▸ **WORK TO BE COMPLETED**: Whenever a line of the records below contains the word "measured", copy that line.
•••••
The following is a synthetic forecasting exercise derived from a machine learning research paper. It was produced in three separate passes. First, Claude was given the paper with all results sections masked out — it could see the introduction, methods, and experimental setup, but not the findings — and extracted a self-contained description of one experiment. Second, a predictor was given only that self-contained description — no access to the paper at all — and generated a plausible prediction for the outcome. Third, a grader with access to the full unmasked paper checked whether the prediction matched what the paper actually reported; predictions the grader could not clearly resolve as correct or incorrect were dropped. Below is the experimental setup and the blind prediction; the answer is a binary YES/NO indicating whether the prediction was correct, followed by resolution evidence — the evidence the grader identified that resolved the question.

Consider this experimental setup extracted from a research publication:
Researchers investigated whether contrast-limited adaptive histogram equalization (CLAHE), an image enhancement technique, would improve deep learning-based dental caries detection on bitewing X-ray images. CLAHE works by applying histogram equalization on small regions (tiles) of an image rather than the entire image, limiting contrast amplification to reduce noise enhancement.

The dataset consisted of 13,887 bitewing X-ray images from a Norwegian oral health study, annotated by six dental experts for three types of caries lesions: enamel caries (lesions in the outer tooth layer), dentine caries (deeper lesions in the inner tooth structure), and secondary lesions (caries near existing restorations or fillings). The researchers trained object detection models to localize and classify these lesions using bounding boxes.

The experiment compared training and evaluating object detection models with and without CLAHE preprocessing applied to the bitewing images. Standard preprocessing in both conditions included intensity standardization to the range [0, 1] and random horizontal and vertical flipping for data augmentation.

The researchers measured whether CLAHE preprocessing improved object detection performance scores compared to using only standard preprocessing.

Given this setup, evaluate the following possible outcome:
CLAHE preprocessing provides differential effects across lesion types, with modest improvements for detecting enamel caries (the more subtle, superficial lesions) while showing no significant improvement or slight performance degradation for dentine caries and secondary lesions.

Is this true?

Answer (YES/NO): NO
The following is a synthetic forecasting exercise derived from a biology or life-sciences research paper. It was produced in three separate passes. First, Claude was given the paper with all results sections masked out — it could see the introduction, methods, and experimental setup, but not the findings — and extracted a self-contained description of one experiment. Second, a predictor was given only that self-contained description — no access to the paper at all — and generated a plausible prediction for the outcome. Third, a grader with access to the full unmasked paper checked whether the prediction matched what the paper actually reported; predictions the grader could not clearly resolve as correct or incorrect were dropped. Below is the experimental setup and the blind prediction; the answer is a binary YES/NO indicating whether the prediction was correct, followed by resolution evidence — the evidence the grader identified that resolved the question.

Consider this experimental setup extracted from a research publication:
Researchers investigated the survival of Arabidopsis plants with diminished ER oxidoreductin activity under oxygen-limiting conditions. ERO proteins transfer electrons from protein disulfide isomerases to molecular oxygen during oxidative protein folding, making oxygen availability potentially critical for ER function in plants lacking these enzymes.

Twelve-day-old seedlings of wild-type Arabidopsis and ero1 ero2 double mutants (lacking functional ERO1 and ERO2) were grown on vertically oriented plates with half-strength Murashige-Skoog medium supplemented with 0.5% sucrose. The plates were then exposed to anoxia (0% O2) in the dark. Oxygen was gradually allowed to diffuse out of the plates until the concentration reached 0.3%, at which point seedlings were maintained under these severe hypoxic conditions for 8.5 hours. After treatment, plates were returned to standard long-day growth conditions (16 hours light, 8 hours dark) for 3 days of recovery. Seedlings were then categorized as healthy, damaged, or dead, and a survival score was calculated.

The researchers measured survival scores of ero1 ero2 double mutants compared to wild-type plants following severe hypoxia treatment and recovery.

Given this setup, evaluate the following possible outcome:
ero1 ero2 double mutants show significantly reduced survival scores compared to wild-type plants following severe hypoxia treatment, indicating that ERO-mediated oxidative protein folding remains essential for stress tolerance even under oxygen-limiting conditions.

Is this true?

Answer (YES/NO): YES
•••••
▸ **SOLUTION FOR THIS PROBLEM**:
The researchers measured whether CLAHE preprocessing improved object detection performance scores compared to using only standard preprocessing.
The researchers measured survival scores of ero1 ero2 double mutants compared to wild-type plants following severe hypoxia treatment and recovery.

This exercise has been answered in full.